Pesquisadores da Universidade de Toronto encontraram vírus de RNA dentro do Toxoplasma gondii, protozoário causador da toxoplasmose. Os autores suspeitam que o vírus possa acentuar a doença em humanos, mas isso ainda deve ser verificado em estudos futuros.
O meliante é o Apocryptovirus odysseus (e mais 18 vírus geneticamente próximos). Ele foi descoberto por meio de uma análise computacional de dados neurais de humanos. Em alguns indivíduos, os pesquisadores encontraram não só o T. gondii – já conhecido por se alojar no cérebro – mas também esses vírus. Da mesma forma que os coronavírus, o A. odysseus possui RNA como material genético.
A equipe usou uma plataforma chamada Serratus, que identifica vírus de RNA a partir de dados já publicados. Eles passaram por mais de 150 mil vírus para encontrar A. odysseus, que provavelmente infecta o T. gondii. A pesquisa foi publicada no periódico Virus Evolution.
Estima-se que 30% da população mundial esteja infectada pelo T. gondii. No Brasil, um estudo mostra que a prevalência pode chegar a 60% ou 70% das pessoas. O parasita costuma passar despercebido, porque só provoca sintomas em alguns casos – geralmente, pessoas com o sistema imunológico comprometido.
Ele infecta praticamente todos os animais de sangue quente, se alojando nos músculos ou cérebro na forma de cistos. O T. gondii pode ser transmitido por meio do consumo de carne e outros alimentos infectados; ou pelo contato com fezes de gatos e felinos, que são os únicos hospedeiros definitivos. Isso significa que o protozoário completa seu ciclo reprodutivo apenas nesses animais. Humanos são apenas hospedeiros intermediários.
“Acreditamos que o vírus e o protozoário trabalham juntos para causar a doença no hospedeiro humano, em que o vírus se esconde dentro do parasita, como um soldado em um Cavalo de Troia, para ter acesso ao cérebro humano”, diz Purav Gupta, aluno de graduação em bioinformática e primeiro autor do estudo, em comunicado. “Essa é a primeira vez que cientistas relacionam a toxoplasmose a um vírus”.
O A. odysseus foi encontrado em duas cepas do T. gondii, chamadas RUB e COUGAR. A primeira foi documentada na Guiana Francesa, com sintomas de febre e falência dos órgãos.
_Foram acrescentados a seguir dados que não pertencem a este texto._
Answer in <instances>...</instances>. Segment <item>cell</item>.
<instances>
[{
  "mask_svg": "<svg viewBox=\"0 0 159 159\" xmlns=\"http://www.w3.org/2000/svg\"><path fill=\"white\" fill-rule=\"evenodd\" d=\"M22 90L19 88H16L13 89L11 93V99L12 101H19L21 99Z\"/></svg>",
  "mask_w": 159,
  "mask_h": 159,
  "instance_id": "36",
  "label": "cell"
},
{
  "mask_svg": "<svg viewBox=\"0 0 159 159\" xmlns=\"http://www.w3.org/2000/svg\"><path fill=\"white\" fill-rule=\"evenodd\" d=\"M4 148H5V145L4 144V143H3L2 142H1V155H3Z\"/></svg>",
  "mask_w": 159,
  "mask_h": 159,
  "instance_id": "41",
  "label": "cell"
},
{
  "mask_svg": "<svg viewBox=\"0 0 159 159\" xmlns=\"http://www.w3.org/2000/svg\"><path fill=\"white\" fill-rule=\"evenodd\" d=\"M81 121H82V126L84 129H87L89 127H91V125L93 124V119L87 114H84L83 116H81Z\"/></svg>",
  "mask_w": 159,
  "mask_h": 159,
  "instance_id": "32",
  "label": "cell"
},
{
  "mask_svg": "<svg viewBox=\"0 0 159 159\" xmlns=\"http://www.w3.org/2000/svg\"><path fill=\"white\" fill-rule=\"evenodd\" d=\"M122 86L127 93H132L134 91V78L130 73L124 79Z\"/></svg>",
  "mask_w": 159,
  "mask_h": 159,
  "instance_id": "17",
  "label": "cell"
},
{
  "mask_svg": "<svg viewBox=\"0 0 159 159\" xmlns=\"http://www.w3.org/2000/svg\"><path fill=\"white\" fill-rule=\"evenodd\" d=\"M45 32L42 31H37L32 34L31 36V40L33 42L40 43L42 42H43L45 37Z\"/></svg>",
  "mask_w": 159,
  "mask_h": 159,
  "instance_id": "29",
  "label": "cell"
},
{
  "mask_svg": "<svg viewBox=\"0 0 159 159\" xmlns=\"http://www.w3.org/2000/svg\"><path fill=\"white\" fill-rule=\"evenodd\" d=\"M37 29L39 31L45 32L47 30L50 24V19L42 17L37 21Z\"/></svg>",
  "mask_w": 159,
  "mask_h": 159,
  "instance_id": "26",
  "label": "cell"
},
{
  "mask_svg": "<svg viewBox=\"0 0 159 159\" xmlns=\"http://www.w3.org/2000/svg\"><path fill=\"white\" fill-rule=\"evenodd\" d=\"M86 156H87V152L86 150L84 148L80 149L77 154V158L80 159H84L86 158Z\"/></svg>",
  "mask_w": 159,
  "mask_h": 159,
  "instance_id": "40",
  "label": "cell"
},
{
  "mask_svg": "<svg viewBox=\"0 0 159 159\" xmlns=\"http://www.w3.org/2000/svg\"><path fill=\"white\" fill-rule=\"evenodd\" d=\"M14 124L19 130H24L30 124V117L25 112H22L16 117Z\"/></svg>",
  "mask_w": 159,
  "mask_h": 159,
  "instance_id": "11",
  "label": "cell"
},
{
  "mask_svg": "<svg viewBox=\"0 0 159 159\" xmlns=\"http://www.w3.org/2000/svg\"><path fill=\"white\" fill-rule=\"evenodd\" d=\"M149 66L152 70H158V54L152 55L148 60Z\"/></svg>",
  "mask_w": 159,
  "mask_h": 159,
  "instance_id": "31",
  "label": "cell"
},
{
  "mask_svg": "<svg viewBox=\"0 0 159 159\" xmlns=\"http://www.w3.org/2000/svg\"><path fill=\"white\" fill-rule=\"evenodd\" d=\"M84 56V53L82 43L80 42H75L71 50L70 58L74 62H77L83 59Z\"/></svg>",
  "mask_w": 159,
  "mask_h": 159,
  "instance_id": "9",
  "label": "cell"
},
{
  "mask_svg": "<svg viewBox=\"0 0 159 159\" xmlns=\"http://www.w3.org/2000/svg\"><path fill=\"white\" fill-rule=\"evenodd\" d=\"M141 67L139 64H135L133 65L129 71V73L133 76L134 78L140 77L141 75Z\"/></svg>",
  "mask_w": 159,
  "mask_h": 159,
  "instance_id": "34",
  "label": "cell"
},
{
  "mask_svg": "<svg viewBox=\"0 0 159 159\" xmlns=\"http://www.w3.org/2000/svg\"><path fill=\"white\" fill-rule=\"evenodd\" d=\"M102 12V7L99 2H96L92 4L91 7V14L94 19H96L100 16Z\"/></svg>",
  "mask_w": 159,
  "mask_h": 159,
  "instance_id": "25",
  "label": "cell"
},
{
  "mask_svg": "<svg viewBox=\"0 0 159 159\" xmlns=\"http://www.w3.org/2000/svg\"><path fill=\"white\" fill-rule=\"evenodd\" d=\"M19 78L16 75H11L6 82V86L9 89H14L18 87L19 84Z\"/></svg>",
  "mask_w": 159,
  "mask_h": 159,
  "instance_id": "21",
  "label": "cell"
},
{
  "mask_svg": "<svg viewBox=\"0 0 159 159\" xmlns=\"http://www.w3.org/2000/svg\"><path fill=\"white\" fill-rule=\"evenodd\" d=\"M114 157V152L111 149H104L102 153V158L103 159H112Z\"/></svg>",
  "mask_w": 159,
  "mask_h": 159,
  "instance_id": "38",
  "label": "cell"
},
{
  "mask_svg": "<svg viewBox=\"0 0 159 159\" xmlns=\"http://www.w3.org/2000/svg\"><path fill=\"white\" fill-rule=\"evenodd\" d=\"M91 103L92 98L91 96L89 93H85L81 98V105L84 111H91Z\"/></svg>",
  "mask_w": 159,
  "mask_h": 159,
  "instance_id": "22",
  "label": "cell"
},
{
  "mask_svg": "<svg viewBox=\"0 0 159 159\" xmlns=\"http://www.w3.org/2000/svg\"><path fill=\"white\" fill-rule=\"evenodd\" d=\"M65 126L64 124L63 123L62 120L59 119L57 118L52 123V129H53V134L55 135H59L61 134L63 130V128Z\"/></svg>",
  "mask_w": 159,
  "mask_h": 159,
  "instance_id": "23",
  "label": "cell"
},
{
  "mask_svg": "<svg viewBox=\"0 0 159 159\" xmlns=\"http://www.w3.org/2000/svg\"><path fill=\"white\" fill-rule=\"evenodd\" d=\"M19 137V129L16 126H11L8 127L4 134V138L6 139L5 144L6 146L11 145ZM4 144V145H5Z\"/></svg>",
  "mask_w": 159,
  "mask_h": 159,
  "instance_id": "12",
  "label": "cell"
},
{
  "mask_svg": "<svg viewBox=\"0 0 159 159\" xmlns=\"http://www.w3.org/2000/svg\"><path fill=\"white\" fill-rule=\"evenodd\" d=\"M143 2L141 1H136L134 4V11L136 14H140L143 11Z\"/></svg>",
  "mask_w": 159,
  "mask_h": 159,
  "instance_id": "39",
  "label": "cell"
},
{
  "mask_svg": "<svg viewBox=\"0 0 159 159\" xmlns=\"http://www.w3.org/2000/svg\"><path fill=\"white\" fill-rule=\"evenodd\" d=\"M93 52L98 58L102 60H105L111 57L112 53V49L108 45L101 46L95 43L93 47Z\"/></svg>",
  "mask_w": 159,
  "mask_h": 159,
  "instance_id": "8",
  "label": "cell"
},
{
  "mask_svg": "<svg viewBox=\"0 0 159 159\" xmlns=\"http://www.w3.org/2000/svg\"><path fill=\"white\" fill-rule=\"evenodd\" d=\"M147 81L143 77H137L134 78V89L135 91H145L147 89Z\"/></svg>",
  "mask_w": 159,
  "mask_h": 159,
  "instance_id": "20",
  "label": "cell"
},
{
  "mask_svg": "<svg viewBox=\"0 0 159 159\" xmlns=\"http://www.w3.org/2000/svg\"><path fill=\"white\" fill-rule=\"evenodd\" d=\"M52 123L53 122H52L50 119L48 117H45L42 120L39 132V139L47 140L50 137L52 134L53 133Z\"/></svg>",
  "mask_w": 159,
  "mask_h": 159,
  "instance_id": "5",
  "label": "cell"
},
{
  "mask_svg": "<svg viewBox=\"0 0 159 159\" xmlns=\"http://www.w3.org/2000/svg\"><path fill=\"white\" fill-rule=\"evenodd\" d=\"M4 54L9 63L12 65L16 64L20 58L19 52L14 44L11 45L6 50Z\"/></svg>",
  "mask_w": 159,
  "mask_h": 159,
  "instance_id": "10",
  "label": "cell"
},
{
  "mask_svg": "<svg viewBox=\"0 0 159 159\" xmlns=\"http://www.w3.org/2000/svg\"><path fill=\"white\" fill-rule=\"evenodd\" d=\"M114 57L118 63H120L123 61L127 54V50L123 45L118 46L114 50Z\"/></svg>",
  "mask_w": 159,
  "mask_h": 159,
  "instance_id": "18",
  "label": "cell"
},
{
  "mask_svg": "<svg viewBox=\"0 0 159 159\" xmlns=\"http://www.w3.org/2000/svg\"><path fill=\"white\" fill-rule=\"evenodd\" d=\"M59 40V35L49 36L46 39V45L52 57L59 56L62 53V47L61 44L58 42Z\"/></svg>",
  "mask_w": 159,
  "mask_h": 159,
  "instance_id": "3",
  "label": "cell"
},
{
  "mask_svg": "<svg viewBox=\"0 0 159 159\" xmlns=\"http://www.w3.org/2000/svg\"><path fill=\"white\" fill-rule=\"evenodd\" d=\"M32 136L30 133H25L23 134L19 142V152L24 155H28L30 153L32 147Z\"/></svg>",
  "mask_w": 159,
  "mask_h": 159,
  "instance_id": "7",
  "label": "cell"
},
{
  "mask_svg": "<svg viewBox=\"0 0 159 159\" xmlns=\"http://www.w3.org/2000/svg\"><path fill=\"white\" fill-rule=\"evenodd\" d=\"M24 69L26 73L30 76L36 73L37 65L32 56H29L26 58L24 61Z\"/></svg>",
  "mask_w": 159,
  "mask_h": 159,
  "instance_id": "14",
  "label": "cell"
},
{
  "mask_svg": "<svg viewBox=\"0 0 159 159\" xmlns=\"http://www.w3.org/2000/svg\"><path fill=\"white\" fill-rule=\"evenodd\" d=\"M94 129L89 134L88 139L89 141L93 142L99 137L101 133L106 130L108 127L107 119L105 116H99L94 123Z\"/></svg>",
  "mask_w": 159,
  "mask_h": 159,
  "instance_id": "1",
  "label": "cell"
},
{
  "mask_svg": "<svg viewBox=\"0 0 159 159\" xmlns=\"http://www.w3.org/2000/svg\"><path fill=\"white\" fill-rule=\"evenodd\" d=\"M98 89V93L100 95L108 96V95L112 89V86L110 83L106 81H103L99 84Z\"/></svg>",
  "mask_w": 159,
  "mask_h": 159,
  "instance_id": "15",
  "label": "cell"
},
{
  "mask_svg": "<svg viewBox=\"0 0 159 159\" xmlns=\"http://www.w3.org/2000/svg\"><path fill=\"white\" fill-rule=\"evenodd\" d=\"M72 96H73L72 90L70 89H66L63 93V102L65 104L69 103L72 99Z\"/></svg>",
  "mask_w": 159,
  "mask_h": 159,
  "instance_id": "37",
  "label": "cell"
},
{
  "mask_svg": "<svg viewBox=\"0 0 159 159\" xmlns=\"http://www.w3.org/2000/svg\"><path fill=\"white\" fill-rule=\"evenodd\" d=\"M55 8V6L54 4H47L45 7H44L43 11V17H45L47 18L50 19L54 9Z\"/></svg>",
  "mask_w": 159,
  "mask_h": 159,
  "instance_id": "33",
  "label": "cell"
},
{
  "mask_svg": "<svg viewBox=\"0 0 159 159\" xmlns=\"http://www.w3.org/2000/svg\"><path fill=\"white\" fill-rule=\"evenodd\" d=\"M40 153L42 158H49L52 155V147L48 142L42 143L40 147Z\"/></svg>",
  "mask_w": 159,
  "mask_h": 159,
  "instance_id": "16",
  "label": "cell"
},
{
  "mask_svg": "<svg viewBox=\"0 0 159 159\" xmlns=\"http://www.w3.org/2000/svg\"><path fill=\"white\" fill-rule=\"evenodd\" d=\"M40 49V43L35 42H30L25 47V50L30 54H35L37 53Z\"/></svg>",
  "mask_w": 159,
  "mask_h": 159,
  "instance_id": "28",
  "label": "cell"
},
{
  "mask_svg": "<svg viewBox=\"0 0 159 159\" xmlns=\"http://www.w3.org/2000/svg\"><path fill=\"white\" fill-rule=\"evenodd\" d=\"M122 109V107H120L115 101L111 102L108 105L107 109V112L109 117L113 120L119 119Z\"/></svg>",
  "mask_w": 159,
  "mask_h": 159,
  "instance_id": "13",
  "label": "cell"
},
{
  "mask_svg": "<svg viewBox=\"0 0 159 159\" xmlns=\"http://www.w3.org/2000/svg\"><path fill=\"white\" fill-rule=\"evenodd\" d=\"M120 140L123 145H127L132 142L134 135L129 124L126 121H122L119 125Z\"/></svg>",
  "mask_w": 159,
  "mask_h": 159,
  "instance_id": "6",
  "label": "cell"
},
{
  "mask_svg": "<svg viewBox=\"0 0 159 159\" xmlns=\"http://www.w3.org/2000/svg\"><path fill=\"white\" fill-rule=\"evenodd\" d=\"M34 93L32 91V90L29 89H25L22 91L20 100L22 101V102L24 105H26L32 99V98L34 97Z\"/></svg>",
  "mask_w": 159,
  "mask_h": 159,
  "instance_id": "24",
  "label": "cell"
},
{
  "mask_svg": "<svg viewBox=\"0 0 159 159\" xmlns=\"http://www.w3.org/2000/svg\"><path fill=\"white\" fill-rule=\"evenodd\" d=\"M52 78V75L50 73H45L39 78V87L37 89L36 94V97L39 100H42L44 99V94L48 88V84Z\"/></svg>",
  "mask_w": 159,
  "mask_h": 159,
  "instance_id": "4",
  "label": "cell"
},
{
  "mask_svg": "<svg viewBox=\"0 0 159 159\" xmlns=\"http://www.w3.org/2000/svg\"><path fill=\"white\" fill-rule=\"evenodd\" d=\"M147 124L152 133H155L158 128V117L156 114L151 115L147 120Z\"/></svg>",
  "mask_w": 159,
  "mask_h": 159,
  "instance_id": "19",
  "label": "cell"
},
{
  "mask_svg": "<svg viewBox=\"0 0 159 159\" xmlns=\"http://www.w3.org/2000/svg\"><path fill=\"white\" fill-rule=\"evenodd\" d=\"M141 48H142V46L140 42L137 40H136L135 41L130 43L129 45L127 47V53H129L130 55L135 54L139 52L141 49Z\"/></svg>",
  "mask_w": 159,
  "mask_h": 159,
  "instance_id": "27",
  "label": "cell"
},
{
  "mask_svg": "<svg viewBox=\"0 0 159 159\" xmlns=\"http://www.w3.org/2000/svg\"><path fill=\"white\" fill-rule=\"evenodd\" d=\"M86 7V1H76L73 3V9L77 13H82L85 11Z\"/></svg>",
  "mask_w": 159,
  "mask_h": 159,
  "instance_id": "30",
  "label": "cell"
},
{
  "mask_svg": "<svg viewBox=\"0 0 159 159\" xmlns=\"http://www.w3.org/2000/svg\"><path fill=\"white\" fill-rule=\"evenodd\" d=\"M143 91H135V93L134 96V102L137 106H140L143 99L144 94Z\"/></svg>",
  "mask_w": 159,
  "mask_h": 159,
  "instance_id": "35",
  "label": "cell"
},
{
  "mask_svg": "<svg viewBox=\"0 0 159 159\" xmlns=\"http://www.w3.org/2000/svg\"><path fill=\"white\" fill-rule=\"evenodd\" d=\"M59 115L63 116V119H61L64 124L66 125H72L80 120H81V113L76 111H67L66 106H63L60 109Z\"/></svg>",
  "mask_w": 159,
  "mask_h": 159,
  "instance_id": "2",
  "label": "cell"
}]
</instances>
Já a segunda é da Columbia Britânica (Canadá), e foi associada à toxoplasmose ocular, que leva à cegueira.
Essas cepas circulam em países diferentes e foram identificadas em momentos diferentes, mostrando a potencial abrangência do vírus. Outros vírus que infectam protozoários são conhecidos por desencadear respostas do sistema imune do hospedeiro humano. Por isso, os pesquisadores acreditam que o A. odysseus tenha ação inflamatória e acentue os sintomas da toxoplasmose.
“O próximo passo é testar a possibilidade de tratar o vírus do parasita, e se esse é um meio efetivo de tratar os sintomas que surgem da infecção”, diz Artem Babaian, professor assistente de genética molecular da faculdade de medicina da Universidade de Toronto, que participou do estudo.